◆ Exercise details: Each record below gets repeated exactly, and pictures stay out of the copy.

◆ Dataset entries:
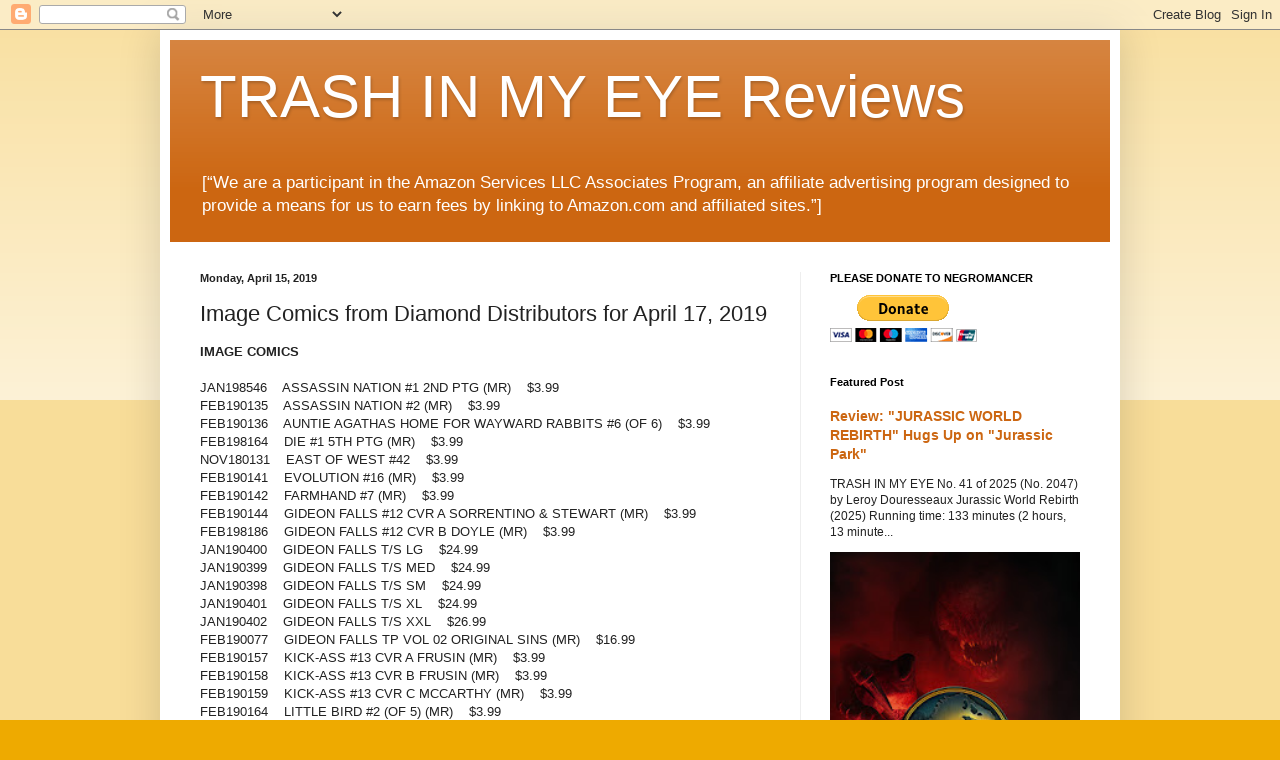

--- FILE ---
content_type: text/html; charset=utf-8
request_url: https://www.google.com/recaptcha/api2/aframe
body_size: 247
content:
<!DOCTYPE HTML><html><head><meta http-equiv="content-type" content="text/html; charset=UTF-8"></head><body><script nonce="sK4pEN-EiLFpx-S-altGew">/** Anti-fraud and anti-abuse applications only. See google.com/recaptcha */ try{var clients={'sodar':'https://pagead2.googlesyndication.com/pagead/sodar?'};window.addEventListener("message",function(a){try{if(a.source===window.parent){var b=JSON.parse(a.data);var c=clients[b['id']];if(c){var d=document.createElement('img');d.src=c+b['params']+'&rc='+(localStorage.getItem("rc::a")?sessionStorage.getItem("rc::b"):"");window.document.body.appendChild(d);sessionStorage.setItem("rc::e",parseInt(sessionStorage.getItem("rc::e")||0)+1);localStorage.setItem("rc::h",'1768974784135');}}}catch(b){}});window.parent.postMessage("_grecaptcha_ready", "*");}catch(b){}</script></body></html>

◆ Task solution:
--- FILE ---
content_type: text/html; charset=utf-8
request_url: https://www.google.com/recaptcha/api2/aframe
body_size: 247
content:
<!DOCTYPE HTML><html><head><meta http-equiv="content-type" content="text/html; charset=UTF-8"></head><body><script nonce="sK4pEN-EiLFpx-S-altGew">/** Anti-fraud and anti-abuse applications only. See google.com/recaptcha */ try{var clients={'sodar':'https://pagead2.googlesyndication.com/pagead/sodar?'};window.addEventListener("message",function(a){try{if(a.source===window.parent){var b=JSON.parse(a.data);var c=clients[b['id']];if(c){var d=document.createElement('img');d.src=c+b['params']+'&rc='+(localStorage.getItem("rc::a")?sessionStorage.getItem("rc::b"):"");window.document.body.appendChild(d);sessionStorage.setItem("rc::e",parseInt(sessionStorage.getItem("rc::e")||0)+1);localStorage.setItem("rc::h",'1768974784135');}}}catch(b){}});window.parent.postMessage("_grecaptcha_ready", "*");}catch(b){}</script></body></html>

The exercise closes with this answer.